The interesting finding was that other successful, stable religions had no mixed benefits: world views  (morality) were either win-win (+ for self & + for others) or lose-lose (- for self & - for others). Indeed a Templeton conference on the topic found that leading scholars from the major world religions said that their religions' beliefs did not meet classical definition of altruism: altruistic actions were, in effect, transactional (albeit often on a supernatural plane for future imagined rewards).

Wilson then applied his matrix to homo economics.  For poetic justice, he used Ayn Rand's philosophy of self-interest.  Luckily, not all pointed comedy sacrifices validity.

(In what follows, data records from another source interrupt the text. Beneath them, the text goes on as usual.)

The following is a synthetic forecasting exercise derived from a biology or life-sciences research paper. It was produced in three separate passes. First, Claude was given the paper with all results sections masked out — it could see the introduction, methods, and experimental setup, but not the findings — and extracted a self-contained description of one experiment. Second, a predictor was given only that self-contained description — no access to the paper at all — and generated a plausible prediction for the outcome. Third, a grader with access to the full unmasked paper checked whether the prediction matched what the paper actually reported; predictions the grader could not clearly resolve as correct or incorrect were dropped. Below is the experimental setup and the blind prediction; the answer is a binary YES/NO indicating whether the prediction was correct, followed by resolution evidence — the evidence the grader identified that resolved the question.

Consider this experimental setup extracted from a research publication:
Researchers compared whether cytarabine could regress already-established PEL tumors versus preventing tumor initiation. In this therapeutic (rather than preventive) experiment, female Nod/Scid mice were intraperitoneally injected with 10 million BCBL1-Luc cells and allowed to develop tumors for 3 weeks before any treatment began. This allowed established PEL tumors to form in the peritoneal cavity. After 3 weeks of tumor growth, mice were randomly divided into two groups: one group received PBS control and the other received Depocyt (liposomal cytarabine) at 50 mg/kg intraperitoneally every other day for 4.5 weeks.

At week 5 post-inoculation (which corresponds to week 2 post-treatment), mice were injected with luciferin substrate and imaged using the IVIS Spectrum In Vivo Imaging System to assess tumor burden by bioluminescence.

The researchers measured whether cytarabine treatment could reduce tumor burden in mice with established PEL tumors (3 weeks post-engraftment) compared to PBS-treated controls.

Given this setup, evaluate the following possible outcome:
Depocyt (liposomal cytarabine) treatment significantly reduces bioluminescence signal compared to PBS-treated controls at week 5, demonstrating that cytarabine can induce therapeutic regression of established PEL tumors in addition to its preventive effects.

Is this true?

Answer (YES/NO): YES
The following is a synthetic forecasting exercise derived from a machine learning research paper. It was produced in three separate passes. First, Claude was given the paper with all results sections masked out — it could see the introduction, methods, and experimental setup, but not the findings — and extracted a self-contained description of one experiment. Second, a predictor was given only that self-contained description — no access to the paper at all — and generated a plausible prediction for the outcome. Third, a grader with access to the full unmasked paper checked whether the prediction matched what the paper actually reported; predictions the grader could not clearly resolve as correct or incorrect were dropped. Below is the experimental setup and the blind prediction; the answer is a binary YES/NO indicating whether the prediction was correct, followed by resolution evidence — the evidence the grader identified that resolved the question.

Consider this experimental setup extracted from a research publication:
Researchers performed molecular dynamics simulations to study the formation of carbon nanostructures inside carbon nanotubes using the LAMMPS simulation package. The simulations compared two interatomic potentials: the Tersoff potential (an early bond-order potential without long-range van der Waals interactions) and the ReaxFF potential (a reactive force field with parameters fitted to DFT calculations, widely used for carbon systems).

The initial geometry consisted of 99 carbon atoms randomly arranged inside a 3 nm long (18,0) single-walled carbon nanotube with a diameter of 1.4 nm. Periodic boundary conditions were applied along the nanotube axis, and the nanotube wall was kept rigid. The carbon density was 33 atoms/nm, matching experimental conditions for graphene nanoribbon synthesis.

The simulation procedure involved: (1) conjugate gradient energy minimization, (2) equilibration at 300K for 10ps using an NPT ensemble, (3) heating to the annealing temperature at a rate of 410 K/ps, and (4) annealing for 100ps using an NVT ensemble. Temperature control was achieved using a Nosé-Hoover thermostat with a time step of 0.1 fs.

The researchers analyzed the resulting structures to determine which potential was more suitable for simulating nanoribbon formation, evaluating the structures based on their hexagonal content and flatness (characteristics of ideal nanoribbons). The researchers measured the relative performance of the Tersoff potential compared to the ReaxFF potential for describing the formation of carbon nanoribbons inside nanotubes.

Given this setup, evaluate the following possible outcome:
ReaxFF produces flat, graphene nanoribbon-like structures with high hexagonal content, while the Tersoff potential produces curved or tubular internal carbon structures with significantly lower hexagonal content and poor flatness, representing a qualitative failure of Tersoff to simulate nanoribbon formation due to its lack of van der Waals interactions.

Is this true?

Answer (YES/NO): NO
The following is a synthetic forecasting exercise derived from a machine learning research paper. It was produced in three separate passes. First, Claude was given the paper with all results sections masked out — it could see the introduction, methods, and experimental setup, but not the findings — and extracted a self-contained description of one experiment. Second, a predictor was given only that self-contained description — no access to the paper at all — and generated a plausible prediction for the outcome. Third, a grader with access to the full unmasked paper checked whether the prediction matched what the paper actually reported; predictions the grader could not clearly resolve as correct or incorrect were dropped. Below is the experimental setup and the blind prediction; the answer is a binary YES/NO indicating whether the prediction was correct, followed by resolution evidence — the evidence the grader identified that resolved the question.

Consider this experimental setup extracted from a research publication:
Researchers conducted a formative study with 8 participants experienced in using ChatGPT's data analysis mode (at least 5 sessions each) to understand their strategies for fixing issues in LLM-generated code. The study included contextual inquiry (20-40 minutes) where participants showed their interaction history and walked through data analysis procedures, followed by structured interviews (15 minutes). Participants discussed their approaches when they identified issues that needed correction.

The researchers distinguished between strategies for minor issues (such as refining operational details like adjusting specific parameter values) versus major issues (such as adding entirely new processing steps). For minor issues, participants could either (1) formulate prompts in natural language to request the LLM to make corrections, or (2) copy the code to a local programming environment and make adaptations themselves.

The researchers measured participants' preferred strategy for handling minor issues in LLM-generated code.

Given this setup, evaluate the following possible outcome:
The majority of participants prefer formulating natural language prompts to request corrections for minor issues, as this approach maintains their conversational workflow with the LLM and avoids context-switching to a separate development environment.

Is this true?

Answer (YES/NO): NO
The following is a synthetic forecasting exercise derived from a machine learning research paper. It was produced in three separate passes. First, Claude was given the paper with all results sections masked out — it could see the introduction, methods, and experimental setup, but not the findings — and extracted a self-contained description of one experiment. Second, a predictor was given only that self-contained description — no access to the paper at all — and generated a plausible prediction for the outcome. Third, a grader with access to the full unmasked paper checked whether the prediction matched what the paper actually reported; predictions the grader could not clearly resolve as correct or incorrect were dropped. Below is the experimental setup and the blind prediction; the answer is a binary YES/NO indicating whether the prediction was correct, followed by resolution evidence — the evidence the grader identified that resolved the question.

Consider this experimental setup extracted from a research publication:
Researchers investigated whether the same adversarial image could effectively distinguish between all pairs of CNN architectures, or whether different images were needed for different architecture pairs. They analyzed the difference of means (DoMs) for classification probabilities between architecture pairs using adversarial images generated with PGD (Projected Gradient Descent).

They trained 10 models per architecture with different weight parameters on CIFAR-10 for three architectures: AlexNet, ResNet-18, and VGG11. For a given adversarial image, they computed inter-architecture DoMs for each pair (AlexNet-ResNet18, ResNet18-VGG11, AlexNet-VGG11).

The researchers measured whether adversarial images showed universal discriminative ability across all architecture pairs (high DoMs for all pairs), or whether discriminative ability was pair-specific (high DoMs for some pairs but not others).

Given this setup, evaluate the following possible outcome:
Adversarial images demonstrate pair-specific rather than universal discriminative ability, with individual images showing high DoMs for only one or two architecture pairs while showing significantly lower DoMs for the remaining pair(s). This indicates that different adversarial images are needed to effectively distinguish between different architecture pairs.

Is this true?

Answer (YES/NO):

Rand's quasi-religious tenets match quasi-religious expositions of Amway and other similar self-interest-as-good organizations.  This includes the cut-throat world of self-justifying Wall street finance.  Here's what Wilson found via a textual analysis of Atlas Shrugged:


effectonself
effect
-
+
on
+
egoism
honesty
independence
logic
pride
rational self-interest
self-esteem
selfishness
others
-
altruism
collective
faith
self-denial
unselfishness
blind desires
hedonism
irrational values

Table 2: Randian "self-interested" groups

A similar black & white solution emerged.   Wilson explains this with a functional analysis.
Most enduring religions are functionally similar in their ability to create highly motivated and well-organized groups - but the proximate mechanisms that evolve in any particular case are hugely variable... 
An adaptive worldview has two requirements.  First, it must be highly motivating psychologically.  Ideally, it should cause people to rise out of bed every morning brimming with purpose. Second, the actions motivated by the wolrdview must outcompete the actions motivated by other world views. - p. 86
Mixed solutions are unstable because they have lower relative fitness: they are either not motivating & hence don't succeed in the between-group selection world, or they are too costly & hence don't succeed in the within-group selection world.  In other words, mixed cases don't thread the eye of the multi-level selection needle*.  



MIXING
Let's take Wilson's findings at face value and assume both the classical religious (table 1) and Randian (table 2) position are different proximate solutions to the same ultimate functional problem  -group coordination in the context of between-group & within-group selective tension.  Of course, there can be an infinite number of proximate solutions to any ultimate problem.  However, in terms of highly moral systems, Wilson's empiricism (which certainly isn't a census of possibilities) has only provided two.  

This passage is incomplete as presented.